Regarder un film de Henry Hathaway, c'est avoir l'assurance de voir un film bien fait, carré. Même s'il ne fait pas parti de ses films les plus personnels, La Rose noire ne déroge pas à la règle et remplie habilement le contrat combinant grand spectacle et esprit chevaleresque.
Bien trop souvent considéré comme un metteur en scène à la solde des studios, Henry Hathaway n'est pas du tout le « yes man » que l'histoire laisse prétendre. Doté d'un fort caractère il savait s'imposer tout en étant en accord avec les studios. Il battit sa carrière en alternant deux ou trois films de commande avec un film plus personnel et plus abouti. Que ce soit dans le premier comme dans le second cas, il restait très professionnel et savait livrer ses œuvres avec toutes les contraintes que les producteurs lui imposaient. C'est ainsi qu'il rentra à la 20th Century Fox et devint l'un des protégé du producteur tout puissant Darryl F. Zanuck. Excellent dans le polar (Le Carrefour de la mort), l'aventure (Les 3 lanciers du Bengale), ou le western (Le Jardin du diable), il était le réalisateur maison à qui l'on confiait les plus grosses productions annuelles comme cette Rose noire qu'il dirigea en 1950. Film de commande par excellence, tiré d'un roman de Thomas Costain avec des acteurs repris d'une autre production Fox de l'année précédente (Echec à Borgia), Hathaway va faire le job tout en y mettant sa patte.
Production internationale entre les Etats-Unis et l'Europe, La Rose Noire est la quintessence de l'âge d'or des studios avec ces histoires épiques teintées de dépaysement à faire saliver les spectateurs. Passant de châteaux en Angleterre à la Chine en faisant un détour par la Mongolie, Hathaway a toujours était un partisan des tournages en extérieurs. Ce seront les décors marocains pour celui-ci.
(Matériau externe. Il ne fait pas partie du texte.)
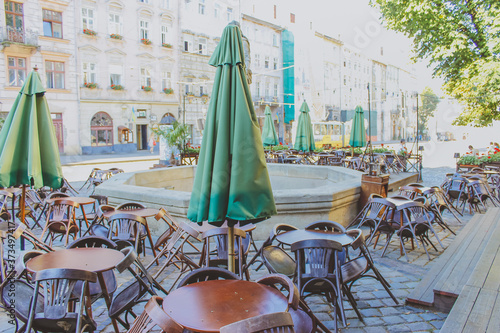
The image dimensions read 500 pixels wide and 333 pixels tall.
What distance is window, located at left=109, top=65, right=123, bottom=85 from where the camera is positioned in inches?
1112

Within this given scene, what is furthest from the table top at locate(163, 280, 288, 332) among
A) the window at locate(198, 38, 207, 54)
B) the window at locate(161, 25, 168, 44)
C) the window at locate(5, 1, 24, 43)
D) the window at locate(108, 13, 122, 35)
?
the window at locate(198, 38, 207, 54)

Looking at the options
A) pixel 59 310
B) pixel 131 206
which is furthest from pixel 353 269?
pixel 131 206

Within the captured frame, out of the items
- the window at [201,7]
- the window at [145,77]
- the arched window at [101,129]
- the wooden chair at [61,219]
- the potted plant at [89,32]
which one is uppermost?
the window at [201,7]

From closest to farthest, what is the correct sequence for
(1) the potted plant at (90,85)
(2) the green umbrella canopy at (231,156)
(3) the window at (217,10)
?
(2) the green umbrella canopy at (231,156) → (1) the potted plant at (90,85) → (3) the window at (217,10)

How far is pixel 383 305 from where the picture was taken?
156 inches

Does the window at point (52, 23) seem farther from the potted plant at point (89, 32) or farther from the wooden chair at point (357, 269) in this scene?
the wooden chair at point (357, 269)

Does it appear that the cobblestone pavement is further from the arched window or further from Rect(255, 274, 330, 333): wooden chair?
the arched window

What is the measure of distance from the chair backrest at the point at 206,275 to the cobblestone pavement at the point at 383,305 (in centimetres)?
117

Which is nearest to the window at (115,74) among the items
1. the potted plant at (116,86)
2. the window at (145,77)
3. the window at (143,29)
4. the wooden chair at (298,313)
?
the potted plant at (116,86)

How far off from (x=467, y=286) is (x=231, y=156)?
2.49 meters

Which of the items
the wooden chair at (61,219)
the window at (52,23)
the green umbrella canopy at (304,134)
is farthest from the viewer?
the window at (52,23)

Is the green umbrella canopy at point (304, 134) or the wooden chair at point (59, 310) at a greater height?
the green umbrella canopy at point (304, 134)

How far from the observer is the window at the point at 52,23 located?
2512cm

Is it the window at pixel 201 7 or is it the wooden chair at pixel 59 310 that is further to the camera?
the window at pixel 201 7
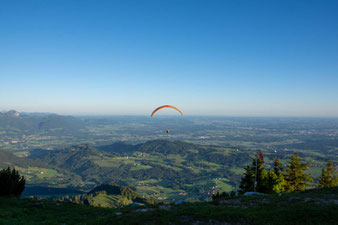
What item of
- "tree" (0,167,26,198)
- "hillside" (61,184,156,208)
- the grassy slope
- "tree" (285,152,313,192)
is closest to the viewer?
the grassy slope

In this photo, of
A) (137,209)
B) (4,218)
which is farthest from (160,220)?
(4,218)

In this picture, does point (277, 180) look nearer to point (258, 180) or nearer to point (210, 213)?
point (258, 180)

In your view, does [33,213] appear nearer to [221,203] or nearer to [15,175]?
[15,175]

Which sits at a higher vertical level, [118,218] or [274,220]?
[274,220]

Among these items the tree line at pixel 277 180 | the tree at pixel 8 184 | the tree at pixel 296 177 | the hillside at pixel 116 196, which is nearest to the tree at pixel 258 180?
the tree line at pixel 277 180

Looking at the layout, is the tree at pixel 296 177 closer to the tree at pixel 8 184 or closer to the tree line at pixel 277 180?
the tree line at pixel 277 180

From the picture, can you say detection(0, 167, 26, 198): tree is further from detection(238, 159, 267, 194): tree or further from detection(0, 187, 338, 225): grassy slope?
detection(238, 159, 267, 194): tree

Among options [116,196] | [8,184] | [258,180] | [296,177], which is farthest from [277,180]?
[116,196]

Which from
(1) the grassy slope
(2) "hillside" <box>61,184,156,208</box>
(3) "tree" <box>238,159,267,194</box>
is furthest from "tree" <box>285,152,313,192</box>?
(2) "hillside" <box>61,184,156,208</box>

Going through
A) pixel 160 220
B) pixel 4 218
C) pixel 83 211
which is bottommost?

Ce qui devait s'annoncer comme un tournage traditionnel va vite s'avérait plus difficile que prévu à cause de la forte tête qu'est Orson Welles. Devant interpréter le rôle du seigneur mongol qui se lit d'amitié avec les deux héros en fuite, la star mégalo au talent indéniable débarqua au Maroc plus préoccupé à faire des repérages pour son prochain film Othello qui devait se tourner dans la région qu'à la préparation de son rôle. Hathaway, en réalisateur méticuleux ne pouvait pas supporter ses caprices et ses absences. Autre fait de discorde, du matériel et des costumes disparaissent du plateau pour réapparaitre comme par miracle l'année suivante dans le film de Welles. Heureusement pour lui l'entente avec Tyrone Power, star du film était au beau fixe.
La vision du film ne laisse rien entrevoir de ces désagréments. Le souffle de l'aventure traverse le film d'un bout à l'autre. Malheureusement, un certain déséquilibre narratif empêche le film de s'envoler vers les sommets du genre. Une grande partie du budget fût englouti dans la première partie située en Angleterre où châteaux et intérieurs furent reconstitués avec moult détails. Fier de ceux-ci, Hathaway s'y attarde avec raison négligeant peut-être les futures dépenses d'un tournage à l'étranger. La partie marocaine va prendre du retard à cause de figurants locaux incapables de jouer correctement face camera obligeant le réalisateur à faire une trentaine de prises sur certains plans. N'obtenant pas satisfaction, il élague certaines parties de son film que l'on aurait voulu plus touffues. Malgré tout cela, il maintient un rythme très correct et nous gratifie de bons moments d'exotisme. Il sait à son habitude insuffler une aspiration épique même dans ses œuvres les plus mineures. Son atout est d'avoir recruté le talentueux directeur photo de Michael Powell, Jack Cardiff, qui magnifie ses plans technicolor rendant justice aussi bien aux intérieurs des citadelles qu'aux extérieurs sablonneux.
Fidèle à sa réputation, Henry Hathaway livre une œuvre répondant aux exigences du public et du studio. Son talent prouve une fois de plus qu'il sait assurer un spectacle de qualité sans que le spectateur ne devine quoi que soit des aléas de tournage. Il est temps que le monsieur rejoigne John Ford au panthéon des grands maîtres de l'époque.